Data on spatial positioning
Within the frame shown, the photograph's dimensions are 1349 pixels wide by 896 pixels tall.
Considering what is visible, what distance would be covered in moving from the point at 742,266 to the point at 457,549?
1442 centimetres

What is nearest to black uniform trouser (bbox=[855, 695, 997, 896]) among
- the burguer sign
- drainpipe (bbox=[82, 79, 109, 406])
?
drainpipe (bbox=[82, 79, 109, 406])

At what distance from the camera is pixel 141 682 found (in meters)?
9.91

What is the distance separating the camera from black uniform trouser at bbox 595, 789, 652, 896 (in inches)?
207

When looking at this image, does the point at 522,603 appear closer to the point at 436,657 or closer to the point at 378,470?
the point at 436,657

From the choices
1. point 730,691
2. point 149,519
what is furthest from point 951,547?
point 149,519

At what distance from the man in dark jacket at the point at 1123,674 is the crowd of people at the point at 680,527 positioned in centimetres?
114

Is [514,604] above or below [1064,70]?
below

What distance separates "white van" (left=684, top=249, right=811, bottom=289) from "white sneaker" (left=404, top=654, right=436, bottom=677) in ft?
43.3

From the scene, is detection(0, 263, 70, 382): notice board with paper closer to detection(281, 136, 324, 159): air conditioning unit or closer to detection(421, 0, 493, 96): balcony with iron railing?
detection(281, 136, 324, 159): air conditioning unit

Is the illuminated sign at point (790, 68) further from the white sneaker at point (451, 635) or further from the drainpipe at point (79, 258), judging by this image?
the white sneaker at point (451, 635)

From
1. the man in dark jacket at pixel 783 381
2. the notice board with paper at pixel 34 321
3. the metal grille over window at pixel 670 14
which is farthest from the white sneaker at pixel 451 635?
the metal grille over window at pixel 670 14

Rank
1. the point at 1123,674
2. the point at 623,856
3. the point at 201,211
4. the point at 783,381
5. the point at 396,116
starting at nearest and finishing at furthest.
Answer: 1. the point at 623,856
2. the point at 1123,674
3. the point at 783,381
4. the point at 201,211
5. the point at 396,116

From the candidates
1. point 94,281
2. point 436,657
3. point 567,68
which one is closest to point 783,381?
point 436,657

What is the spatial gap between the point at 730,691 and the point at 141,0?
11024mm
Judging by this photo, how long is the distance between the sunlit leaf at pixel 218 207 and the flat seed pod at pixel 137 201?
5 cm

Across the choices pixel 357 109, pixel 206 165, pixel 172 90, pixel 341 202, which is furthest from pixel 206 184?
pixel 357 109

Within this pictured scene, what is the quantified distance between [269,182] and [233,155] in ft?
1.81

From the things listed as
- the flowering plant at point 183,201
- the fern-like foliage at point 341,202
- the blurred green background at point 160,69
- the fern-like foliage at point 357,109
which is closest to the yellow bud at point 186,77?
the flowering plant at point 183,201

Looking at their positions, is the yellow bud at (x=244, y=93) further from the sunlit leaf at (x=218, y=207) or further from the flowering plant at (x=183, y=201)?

OBJECTIVE: Copy out every line of the data above word for word.

ANSWER:
Within the frame shown, the photograph's dimensions are 1349 pixels wide by 896 pixels tall.
Considering what is visible, what distance would be covered in moving from the point at 742,266 to the point at 457,549?
1442 centimetres

What is nearest to black uniform trouser (bbox=[855, 695, 997, 896]) among
- the burguer sign
- drainpipe (bbox=[82, 79, 109, 406])
?
drainpipe (bbox=[82, 79, 109, 406])

At what distance from the camera is pixel 141 682 found (in meters)?
9.91

What is the distance separating the camera from black uniform trouser at bbox 595, 789, 652, 896 (in inches)?
207

When looking at this image, does the point at 522,603 appear closer to the point at 436,657 or closer to the point at 378,470?
the point at 436,657

From the choices
1. point 730,691
2. point 149,519
what is furthest from point 951,547?
point 149,519

At what distance from the man in dark jacket at the point at 1123,674 is the crowd of people at the point at 680,527 positioned in centimetres?
114

Is [514,604] above or below [1064,70]?
below

What distance separates "white van" (left=684, top=249, right=811, bottom=289) from "white sneaker" (left=404, top=654, right=436, bottom=677) in ft?
43.3

From the scene, is detection(0, 263, 70, 382): notice board with paper closer to detection(281, 136, 324, 159): air conditioning unit or closer to detection(421, 0, 493, 96): balcony with iron railing?
detection(281, 136, 324, 159): air conditioning unit

Is the illuminated sign at point (790, 68) further from the white sneaker at point (451, 635) or further from the drainpipe at point (79, 258), judging by this image?
the white sneaker at point (451, 635)

From
1. the man in dark jacket at pixel 783 381
2. the notice board with paper at pixel 34 321
3. the metal grille over window at pixel 670 14
which is farthest from the white sneaker at pixel 451 635?
the metal grille over window at pixel 670 14

Rank
1. the point at 1123,674
2. the point at 623,856
3. the point at 201,211
4. the point at 783,381
5. the point at 396,116
starting at nearest and finishing at furthest.
Answer: 1. the point at 623,856
2. the point at 1123,674
3. the point at 783,381
4. the point at 201,211
5. the point at 396,116

From the candidates
1. point 94,281
2. point 436,657
3. point 567,68
which one is closest to point 783,381?
point 436,657

What is the spatial gap between the point at 730,691 and the point at 141,0?
11024mm
Judging by this photo, how long is the distance between the sunlit leaf at pixel 218 207 and the flat seed pod at pixel 137 201?
5 cm

Across the choices pixel 357 109, pixel 206 165, pixel 172 90, pixel 341 202, which is furthest from pixel 206 184?
pixel 357 109

Within this pictured scene, what is the quantified distance between [269,182] and [233,155] in ft?
1.81

From the things listed as
- the flowering plant at point 183,201
- the fern-like foliage at point 341,202
- the blurred green background at point 160,69
- the fern-like foliage at point 357,109
which is closest to the yellow bud at point 186,77?
the flowering plant at point 183,201

Looking at their positions, is the yellow bud at (x=244, y=93) further from the sunlit leaf at (x=218, y=207) or further from the flowering plant at (x=183, y=201)?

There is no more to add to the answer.